Lo sostiene in una dichiarazione Maria Grazia Caligaris dell’associazione “Socialismo Diritti Riforme”, evidenziando che “alle problematiche relazioni con l’assistente sociale di Viterbo si sono aggiunte quelle con le operatrici della struttura dove avvengono i colloqui”. 

“La vicenda – osserva Caligaris – sta assumendo risvolti fortemente negativi per la bambina che è costretta a vivere la relazione con la giovane madre in un clima di ansia per la costante presenza di ‘estranei’ che rischiano di limitare la libertà di espressione e sembrano contraddire il principio di preservare le relazioni familiari sancito dalla Convenzione sui Diritti del Fanciullo. La madre effettua colloqui protetti con la figlia perché il Tribunale aveva ritenuto che la donna, essendosi rifiutata di separarsi dalla piccola quando aveva 2 anni, potesse riportarla in Sardegna. Alla giovane mamma però non è stata mai sospesa la potestà genitoriale e quindi non c’è ragione di applicare un così severo controllo”. 

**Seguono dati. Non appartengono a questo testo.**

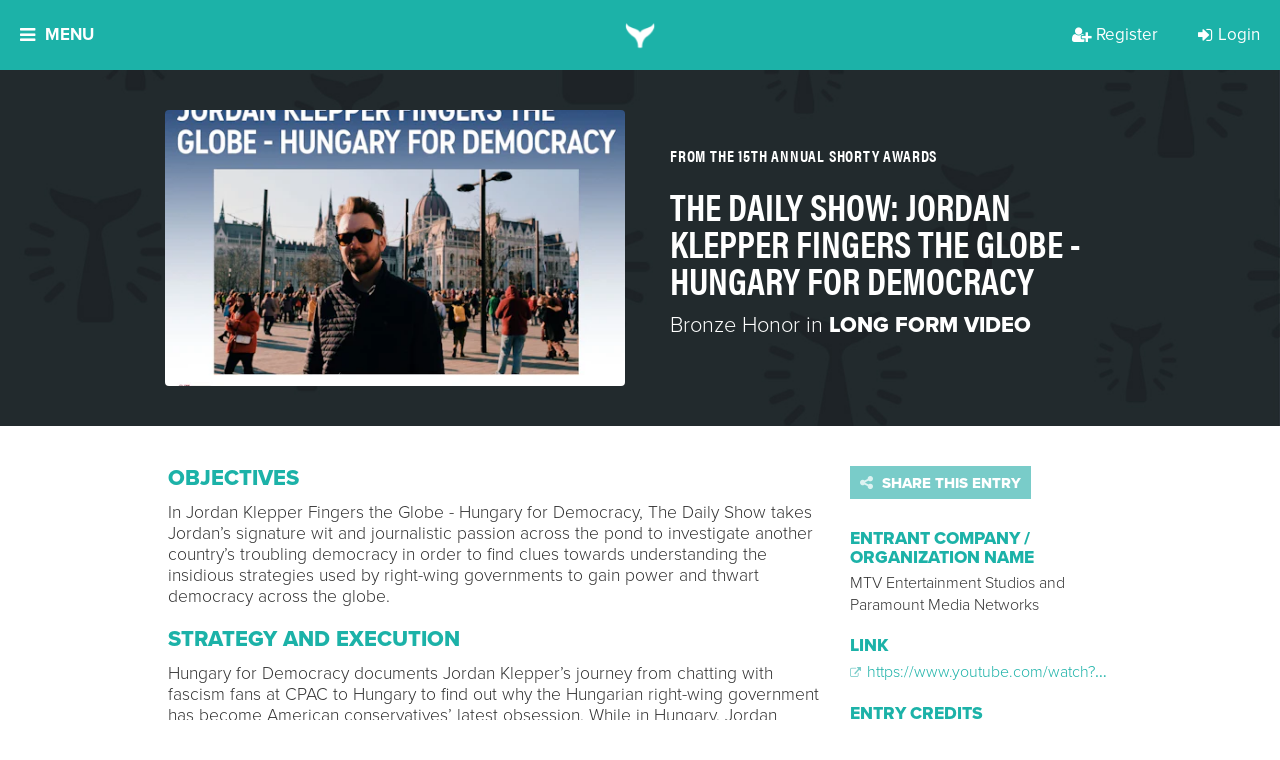

--- FILE ---
content_type: application/javascript
request_url: https://api.embed.ly/1/oembed?key=3ab366f49daf11e09c0d4040d3dc5c07&urls=https%3A%2F%2Fwww.youtube.com%2Fwatch%3Fv%3DO-YuZPT1NzM%26t%3D447s&callback=jQuery19104387369792849236_1768620123481&_=1768620123482
body_size: 650
content:
jQuery19104387369792849236_1768620123481([{"provider_url": "https://www.youtube.com/", "description": "As Republicans grow enamored with Hungary's far-right, autocratic turn under Prime Minister Viktor Orb\u00e1n, Jordan Klepper heads to Budapest to glimpse the potential future of American conservatism.", "title": "Jordan Klepper Fingers the Globe: Hungary for Democracy - Full Special | The Daily Show", "url": "https://www.youtube.com/watch?v=O-YuZPT1NzM", "author_name": "The Daily Show", "height": 480, "thumbnail_width": 480, "width": 854, "html": "<iframe class=\"embedly-embed\" src=\"//cdn.embedly.com/widgets/media.html?src=https%3A%2F%2Fwww.youtube.com%2Fembed%2FO-YuZPT1NzM%3Fstart%3D447%26feature%3Doembed%26start%3D447&display_name=YouTube&url=https%3A%2F%2Fwww.youtube.com%2Fwatch%3Fv%3DO-YuZPT1NzM&image=https%3A%2F%2Fi.ytimg.com%2Fvi%2FO-YuZPT1NzM%2Fhqdefault.jpg&type=text%2Fhtml&schema=youtube\" width=\"854\" height=\"480\" scrolling=\"no\" title=\"YouTube embed\" frameborder=\"0\" allow=\"autoplay; fullscreen; encrypted-media; picture-in-picture;\" allowfullscreen=\"true\"></iframe>", "author_url": "https://www.youtube.com/@TheDailyShow", "version": "1.0", "provider_name": "YouTube", "thumbnail_url": "https://i.ytimg.com/vi/O-YuZPT1NzM/hqdefault.jpg", "type": "video", "thumbnail_height": 360}])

“Nella storia di questa bambina – si legge ancora nella nota di SDR – si osservano ancora comportamenti che appaiono come arbitrarie interferenze nella sua vita privata laddove invece si dovrebbero salvaguardare i suoi bisogni affettivi per uno sviluppo emotivamente equilibrato. Sembra infine delinearsi una forma di discriminazione per cui all’assegnatario è tutto concesso mentre alla madre, che peraltro vive in Sardegna, la continuità della relazione è sempre irta di problemi. Occorre altresì osservare – conclude Caligaris – che la bambina non gode neppure delle relazioni affettive con i nonni e gli zii materni che avrebbero bisogno di aiuti appropriati e particolari condizioni per poter mantenere un rapporto continuativo con la piccola. L’idea potrebbe essere anche quella di far trascorrere un periodo di tempo in Sardegna, assegnando temporaneamente (per almeno 2/3 mesi) la bambina ai nonni materni in modo che sia il padre a varcare il Tirreno. Ciò garantirebbe alla piccola un’occasione speciale per conoscere le radici culturali e formare la propria identità in modo più completo”.